Explaining NASCAR's Appeal Process
By: Dustin Long - @dustinlong on July 30, 2014 | 9:30 A.M. EST
NASCAR docked Denny Hamlin 75 points and suspended crew chief Darian Grubb (right) six races, among other penalties, for infractions discovered after the Brickyard 400. (Photo: Getty Images)
Now that Joe Gibbs Racing intends to appeal NASCAR’s penalties to Denny Hamlin and his team for violations discovered after last weekend’s Brickyard 400 what happens next?
Here’s what can be expected.
The team has 10 calendar days from when the penalty was issued to pay a $500 fee and send written notice for appeal to NASCAR’s Appeals Administrator. Once that is done, a hearing date will be set for Joe Gibbs Racing to contest the 75-point penalty to Hamlin, six-race suspension to crew chief Darian Grubb, $125,000 fine to Grubb and other penalties after NASCAR discovered issues with “several rear firewall block-off plates” on Hamlin’s third-place car.
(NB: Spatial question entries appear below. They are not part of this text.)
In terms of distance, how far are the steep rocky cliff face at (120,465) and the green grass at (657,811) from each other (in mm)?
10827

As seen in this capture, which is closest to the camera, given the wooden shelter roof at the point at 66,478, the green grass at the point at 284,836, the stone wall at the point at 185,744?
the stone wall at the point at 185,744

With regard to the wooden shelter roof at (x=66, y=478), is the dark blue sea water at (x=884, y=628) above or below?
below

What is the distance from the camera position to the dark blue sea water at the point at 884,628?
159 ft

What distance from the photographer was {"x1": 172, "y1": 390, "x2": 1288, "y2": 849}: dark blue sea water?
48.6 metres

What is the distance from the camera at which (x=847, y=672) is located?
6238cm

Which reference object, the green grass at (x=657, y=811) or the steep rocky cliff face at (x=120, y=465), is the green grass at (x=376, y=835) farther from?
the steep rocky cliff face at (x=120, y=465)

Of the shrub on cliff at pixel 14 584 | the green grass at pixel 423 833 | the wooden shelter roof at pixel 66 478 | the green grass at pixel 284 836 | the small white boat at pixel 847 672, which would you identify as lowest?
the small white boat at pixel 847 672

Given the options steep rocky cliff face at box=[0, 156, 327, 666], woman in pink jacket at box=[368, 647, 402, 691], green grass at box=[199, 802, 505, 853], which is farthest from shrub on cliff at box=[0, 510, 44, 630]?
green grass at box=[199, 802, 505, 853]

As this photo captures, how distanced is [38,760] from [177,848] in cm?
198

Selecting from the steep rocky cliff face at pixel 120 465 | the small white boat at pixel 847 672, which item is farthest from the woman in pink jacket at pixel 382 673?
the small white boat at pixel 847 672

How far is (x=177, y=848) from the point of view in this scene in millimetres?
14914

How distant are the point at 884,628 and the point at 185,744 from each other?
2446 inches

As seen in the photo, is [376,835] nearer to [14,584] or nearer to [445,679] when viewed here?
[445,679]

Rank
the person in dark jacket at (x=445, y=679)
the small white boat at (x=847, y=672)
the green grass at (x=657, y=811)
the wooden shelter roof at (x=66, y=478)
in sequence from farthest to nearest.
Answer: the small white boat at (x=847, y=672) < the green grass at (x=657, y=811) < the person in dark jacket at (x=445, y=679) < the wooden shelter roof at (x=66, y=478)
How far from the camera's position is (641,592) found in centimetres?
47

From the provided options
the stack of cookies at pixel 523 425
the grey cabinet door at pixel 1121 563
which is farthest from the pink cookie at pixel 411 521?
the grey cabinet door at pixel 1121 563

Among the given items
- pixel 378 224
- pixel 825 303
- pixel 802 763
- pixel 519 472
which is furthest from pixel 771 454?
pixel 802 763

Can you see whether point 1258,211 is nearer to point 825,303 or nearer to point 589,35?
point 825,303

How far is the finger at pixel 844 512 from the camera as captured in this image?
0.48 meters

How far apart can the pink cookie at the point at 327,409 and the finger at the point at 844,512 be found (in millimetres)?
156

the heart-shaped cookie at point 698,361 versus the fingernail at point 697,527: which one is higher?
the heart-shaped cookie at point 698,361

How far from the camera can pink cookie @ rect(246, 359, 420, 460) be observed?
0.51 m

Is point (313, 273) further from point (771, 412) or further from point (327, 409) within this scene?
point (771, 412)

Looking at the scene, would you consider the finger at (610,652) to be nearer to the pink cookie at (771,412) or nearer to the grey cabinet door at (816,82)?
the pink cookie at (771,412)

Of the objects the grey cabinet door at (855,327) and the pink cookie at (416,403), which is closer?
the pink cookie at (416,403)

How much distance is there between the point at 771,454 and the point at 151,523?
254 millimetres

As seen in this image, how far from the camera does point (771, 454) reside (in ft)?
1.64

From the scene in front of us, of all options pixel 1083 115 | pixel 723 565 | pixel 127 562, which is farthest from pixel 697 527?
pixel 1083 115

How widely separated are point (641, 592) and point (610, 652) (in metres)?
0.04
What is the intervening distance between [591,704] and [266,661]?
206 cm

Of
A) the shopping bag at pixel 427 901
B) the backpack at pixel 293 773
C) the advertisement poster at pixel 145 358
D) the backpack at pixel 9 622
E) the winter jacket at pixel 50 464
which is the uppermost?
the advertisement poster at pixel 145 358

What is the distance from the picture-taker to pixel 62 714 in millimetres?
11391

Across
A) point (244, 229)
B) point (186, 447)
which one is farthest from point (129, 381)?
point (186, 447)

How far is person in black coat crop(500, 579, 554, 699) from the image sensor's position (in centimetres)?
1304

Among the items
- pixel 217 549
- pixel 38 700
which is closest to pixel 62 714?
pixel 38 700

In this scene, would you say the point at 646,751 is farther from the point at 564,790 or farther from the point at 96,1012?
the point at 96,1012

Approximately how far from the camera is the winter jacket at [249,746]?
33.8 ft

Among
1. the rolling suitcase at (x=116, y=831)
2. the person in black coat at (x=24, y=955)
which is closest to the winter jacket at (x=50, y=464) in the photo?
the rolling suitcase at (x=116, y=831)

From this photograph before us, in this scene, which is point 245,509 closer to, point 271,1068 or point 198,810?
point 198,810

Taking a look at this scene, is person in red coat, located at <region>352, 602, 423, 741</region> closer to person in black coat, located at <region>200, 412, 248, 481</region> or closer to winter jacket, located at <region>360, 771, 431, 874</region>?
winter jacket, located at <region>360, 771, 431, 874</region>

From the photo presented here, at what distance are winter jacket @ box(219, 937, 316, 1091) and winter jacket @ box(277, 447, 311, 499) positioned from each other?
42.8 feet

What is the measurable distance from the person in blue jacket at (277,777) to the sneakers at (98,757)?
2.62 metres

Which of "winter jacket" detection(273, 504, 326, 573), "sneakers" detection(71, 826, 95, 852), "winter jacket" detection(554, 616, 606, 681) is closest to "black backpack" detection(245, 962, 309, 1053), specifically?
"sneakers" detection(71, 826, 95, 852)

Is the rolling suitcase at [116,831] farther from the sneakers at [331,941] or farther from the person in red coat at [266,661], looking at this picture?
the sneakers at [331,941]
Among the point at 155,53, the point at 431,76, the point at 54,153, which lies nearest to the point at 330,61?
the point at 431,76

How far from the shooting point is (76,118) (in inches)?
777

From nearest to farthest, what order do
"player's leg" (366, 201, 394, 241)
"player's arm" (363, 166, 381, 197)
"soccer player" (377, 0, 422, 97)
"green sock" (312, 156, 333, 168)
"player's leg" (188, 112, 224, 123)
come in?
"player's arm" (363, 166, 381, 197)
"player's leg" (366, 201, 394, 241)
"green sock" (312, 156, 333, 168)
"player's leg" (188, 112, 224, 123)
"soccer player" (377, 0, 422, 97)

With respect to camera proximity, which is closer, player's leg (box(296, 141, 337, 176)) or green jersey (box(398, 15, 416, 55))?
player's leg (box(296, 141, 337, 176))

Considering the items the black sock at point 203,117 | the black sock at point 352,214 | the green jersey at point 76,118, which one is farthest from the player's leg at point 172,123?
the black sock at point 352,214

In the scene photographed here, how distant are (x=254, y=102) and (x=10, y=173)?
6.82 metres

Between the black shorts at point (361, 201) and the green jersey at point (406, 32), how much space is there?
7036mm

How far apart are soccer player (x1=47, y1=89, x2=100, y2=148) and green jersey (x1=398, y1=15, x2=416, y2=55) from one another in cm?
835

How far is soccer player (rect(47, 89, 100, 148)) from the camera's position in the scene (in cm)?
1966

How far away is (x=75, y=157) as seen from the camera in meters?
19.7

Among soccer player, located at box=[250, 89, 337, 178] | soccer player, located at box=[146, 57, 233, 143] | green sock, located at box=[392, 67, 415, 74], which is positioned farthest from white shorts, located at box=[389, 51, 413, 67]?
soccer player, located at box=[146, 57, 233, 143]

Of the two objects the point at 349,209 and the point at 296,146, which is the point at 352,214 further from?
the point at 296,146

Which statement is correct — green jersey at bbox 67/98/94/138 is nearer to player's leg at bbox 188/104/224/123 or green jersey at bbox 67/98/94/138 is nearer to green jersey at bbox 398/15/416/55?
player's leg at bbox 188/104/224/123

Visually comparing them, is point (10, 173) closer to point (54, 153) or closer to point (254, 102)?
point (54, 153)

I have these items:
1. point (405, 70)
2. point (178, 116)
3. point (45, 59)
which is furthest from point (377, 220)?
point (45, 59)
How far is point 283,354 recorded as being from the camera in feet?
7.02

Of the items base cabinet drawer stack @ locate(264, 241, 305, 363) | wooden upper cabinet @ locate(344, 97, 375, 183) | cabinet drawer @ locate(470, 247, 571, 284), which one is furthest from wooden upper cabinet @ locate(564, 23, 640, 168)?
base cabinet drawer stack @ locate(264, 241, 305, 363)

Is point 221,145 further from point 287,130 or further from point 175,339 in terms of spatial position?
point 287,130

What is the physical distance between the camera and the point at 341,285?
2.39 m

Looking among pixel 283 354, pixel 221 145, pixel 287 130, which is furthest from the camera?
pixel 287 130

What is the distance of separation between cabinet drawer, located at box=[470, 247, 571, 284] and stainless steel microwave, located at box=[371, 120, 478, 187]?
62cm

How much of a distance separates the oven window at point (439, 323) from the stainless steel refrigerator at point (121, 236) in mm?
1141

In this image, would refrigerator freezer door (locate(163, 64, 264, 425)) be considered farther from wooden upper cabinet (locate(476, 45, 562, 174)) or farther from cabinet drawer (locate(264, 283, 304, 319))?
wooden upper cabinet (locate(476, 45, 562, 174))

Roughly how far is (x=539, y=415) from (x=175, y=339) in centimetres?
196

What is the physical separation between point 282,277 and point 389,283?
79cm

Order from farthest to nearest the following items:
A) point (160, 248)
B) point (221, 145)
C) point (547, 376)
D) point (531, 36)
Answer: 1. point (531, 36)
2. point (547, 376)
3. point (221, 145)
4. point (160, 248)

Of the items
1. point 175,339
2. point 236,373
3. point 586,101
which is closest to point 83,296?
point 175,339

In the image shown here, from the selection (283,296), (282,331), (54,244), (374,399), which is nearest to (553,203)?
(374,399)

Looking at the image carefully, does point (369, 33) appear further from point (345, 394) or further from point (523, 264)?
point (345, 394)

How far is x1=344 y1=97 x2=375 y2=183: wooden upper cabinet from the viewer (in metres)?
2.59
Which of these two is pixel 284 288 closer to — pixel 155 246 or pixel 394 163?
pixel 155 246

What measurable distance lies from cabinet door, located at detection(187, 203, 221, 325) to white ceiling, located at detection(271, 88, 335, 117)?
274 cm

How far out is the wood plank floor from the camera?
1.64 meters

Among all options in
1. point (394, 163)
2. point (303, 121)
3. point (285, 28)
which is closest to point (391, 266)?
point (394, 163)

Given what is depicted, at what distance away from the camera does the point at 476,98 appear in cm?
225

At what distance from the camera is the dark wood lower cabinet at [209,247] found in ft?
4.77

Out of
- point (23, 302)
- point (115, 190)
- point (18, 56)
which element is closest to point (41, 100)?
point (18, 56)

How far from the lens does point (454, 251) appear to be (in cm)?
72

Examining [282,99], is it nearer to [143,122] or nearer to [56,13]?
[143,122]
The Appeals Administrator - George Silbermann - will select three people to be on the National Motorsports Appeals Panel from a list of 34 individuals. Among the considerations will be a person’s availability, background, professional experience and knowledge.
The list of 34 includes track operators, former drivers, former mechanics, former owners, others who have been involved motorsports, and/or the automotive industry and drug-testing experts.
Because Hamlin’s case involves technical issues, someone such as Robert Yates, a former car owner, could be placed on the panel as well as Buddy Parrott, a former crew chief.
Former drivers who could be asked to join the panel are Johnny Benson, Janet Guthrie, Bill Lester, Shawna Robinson, Lake Speed and Lyn St. James.
Before the hearing, Joe Gibbs Racing and NASCAR may present a written summary no more than two pages long, standard-sized letter paper, Times New Roman size 12 font, single spaced. The summaries must remain private. Releasing these to the public could incur a penalty.
When the hearing takes place, both sides will be in the room together. Previously, one side presented its case while the other side was not permitted in the room.
The 2014 NASCAR Sprint Cup Series Rule Book states that “Appeal Panelists have the sole authority to define the scope of relevant testimony, what is admissible or non-admissible, to limit or extend questioning or to seek input from others.’’
Those appealing a penalty and NASCAR officials are not allowed to have legal counsel in the hearing.
In this hearing, NASCAR has the burden of proving its case. It presents its evidence first. Joe Gibbs Racing then will present its case. Both sides are given alternating opportunities for rebuttal. Members of the appeals panel also may ask questions at any time during the presentations by both sides. Once the panel has received the testimony and is satisfied that it has enough information to render a decision, it will deliberate in private.
The panel must determine if NASCAR proved there was an infraction. If so, the panel must determine if the penalty assessed is within the scope of NASCAR’s guidelines. Also, the panel can uphold, increase, decrease or otherwise adjust NASCAR’s penalties.
If NASCAR loses, it cannot appeal.
If, in this case, Joe Gibbs Racing loses, it can appeal to the National Motorsports Final Appeals Officer. That person is Bryan Moss. This is his first year in this position. His decision is final.
If the case reaches this point, the burden of proof switches to the team or individual appealing its case. Thus, the team or individual appealing gets to present its case before NASCAR. Both sides are given an opportunity for rebuttal, based on the Final Appeals Officer’s discretion. The Final Appeals Officer may ask questions at any point of either side during the proceeding.
Also, the scope of each appeal is limited to the correctness of the appeal panel’s decision. The Rule Book states that “any speculation as to the impact of (the Final Appeals Officer’s) decision on a Member or Race Team (e.g. economic hardships, contractual obligations, etc.) is outside the scope of the FAO’s authority and is not to be considered as part of the appeal.’’
The Final Appeals Officer is to decide if the team or individual has proved no violation happened. If a violation is found to have occurred, the Final Appeals Officer then considers the penalty. He can uphold, increase, decrease or otherwise adjust NASCAR penalties as he sees fit.